[dpdk-dev,v2] pmd: Add generic support for TCP TSO (Transmit Segmentation Offload)

Message ID 20141021112946.30069.67329.stgit@gklab-18-011.igk.intel.com (mailing list archive)
State Superseded, archived
Headers

Commit Message

miroslaw.walukiewicz@intel.com Oct. 21, 2014, 11:29 a.m. UTC
  From: Miroslaw Walukiewicz <miroslaw.walukiewicz@intel.com>

The NICs supported by DPDK have a possibility to accelerate TCP
traffic by sergnention offload.
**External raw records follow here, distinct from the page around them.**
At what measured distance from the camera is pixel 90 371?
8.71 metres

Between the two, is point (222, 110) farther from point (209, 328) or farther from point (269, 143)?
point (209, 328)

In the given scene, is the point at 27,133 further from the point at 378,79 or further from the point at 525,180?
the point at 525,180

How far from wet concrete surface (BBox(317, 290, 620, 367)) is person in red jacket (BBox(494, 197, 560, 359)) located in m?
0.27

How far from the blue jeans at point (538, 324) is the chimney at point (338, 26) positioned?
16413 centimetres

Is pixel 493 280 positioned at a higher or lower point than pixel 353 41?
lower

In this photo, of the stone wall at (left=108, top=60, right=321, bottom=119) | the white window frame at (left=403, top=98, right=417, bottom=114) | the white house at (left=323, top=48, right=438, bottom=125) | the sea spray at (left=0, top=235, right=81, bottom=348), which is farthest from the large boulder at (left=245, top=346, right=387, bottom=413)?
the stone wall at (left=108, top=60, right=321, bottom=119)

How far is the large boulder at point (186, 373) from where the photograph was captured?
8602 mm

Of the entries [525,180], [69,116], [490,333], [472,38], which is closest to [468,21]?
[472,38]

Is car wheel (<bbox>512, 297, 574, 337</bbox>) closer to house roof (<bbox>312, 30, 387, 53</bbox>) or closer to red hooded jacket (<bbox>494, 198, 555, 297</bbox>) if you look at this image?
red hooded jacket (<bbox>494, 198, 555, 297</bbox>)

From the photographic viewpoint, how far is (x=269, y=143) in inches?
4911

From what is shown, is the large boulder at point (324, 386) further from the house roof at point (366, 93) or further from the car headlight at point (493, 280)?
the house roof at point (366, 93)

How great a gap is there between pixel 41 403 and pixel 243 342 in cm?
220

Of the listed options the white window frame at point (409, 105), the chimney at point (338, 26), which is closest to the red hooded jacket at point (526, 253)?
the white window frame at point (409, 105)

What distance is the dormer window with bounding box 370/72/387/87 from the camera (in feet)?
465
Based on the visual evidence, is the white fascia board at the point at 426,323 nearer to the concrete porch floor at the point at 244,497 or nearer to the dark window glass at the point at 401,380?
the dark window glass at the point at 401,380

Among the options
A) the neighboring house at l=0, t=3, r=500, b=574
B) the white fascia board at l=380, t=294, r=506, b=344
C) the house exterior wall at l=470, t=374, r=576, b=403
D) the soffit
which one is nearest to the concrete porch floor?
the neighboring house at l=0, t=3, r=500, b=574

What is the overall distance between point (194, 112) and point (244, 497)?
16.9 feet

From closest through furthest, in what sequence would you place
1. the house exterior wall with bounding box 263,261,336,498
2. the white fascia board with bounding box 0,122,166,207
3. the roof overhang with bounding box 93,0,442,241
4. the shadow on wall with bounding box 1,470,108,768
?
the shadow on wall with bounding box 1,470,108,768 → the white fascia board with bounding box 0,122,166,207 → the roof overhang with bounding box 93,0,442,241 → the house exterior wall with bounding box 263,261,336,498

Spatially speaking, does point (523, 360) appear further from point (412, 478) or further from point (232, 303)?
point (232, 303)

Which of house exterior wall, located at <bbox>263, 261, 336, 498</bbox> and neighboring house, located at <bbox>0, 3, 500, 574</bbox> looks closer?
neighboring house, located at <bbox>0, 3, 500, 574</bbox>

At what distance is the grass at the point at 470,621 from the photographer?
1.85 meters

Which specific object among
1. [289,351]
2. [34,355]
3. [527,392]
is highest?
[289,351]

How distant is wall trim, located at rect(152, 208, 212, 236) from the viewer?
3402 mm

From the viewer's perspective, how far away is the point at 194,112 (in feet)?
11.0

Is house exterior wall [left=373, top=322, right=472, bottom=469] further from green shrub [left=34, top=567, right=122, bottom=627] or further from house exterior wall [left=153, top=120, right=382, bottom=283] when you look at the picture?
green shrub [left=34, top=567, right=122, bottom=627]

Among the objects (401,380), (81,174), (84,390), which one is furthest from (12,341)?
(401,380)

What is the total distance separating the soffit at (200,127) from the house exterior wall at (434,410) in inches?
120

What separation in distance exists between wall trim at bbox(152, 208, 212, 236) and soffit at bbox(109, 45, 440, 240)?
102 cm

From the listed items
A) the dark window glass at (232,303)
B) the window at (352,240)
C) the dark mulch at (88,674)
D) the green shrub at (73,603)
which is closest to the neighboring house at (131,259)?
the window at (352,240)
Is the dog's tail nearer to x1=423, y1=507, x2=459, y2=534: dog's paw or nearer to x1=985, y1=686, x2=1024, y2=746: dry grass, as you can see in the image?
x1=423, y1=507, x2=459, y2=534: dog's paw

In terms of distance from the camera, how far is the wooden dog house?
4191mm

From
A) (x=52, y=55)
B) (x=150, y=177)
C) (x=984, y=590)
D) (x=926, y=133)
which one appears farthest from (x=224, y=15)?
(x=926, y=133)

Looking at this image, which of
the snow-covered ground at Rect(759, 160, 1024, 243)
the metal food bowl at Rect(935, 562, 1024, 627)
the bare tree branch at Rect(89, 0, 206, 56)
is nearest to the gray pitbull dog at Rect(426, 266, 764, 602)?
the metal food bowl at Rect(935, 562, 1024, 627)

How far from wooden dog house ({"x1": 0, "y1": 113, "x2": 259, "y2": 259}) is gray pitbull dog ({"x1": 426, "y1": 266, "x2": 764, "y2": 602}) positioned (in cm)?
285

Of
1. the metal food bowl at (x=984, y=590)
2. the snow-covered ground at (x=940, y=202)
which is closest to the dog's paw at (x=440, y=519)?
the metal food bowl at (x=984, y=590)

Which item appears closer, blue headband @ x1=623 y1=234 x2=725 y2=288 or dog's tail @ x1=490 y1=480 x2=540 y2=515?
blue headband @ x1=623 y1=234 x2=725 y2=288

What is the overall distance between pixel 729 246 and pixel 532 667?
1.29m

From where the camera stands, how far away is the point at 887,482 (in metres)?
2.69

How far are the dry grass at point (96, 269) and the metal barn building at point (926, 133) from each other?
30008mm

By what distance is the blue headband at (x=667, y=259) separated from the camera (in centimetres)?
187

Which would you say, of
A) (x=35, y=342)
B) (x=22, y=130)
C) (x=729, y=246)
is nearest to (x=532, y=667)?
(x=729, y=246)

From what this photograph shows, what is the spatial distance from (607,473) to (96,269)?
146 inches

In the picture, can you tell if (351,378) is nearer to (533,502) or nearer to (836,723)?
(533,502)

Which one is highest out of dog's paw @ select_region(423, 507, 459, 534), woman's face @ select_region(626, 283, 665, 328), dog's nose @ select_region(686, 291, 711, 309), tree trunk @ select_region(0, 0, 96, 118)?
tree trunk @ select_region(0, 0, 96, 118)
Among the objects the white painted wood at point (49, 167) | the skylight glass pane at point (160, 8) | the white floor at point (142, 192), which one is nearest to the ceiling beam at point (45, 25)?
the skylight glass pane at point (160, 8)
The application preprares a packet
with valid TCP header with size up to 64K and NIC makes packet
segmenation generating valid checksums and TCP segments.

The patch defines a generic support for TSO offload.
- Add new  PKT_TX_TCP_SEG flag.
  Only packets with this flag set in ol_flags will be handled as
  TSO packets.

- Add new fields in indicating TCP TSO segment size and TCP header len.
  The TSO requires from application setting following fields in mbuf.
  1. L2 header len including MAC/VLANs/SNAP if present
  2. L3 header len including IP options
  3. L4 header len (new field) including TCP options
  4. tso_segsz (new field) the size of TCP segment

The apllication has obligation to compute the pseudo header checksum
instead of full TCP checksum and put it in the TCP header csum field.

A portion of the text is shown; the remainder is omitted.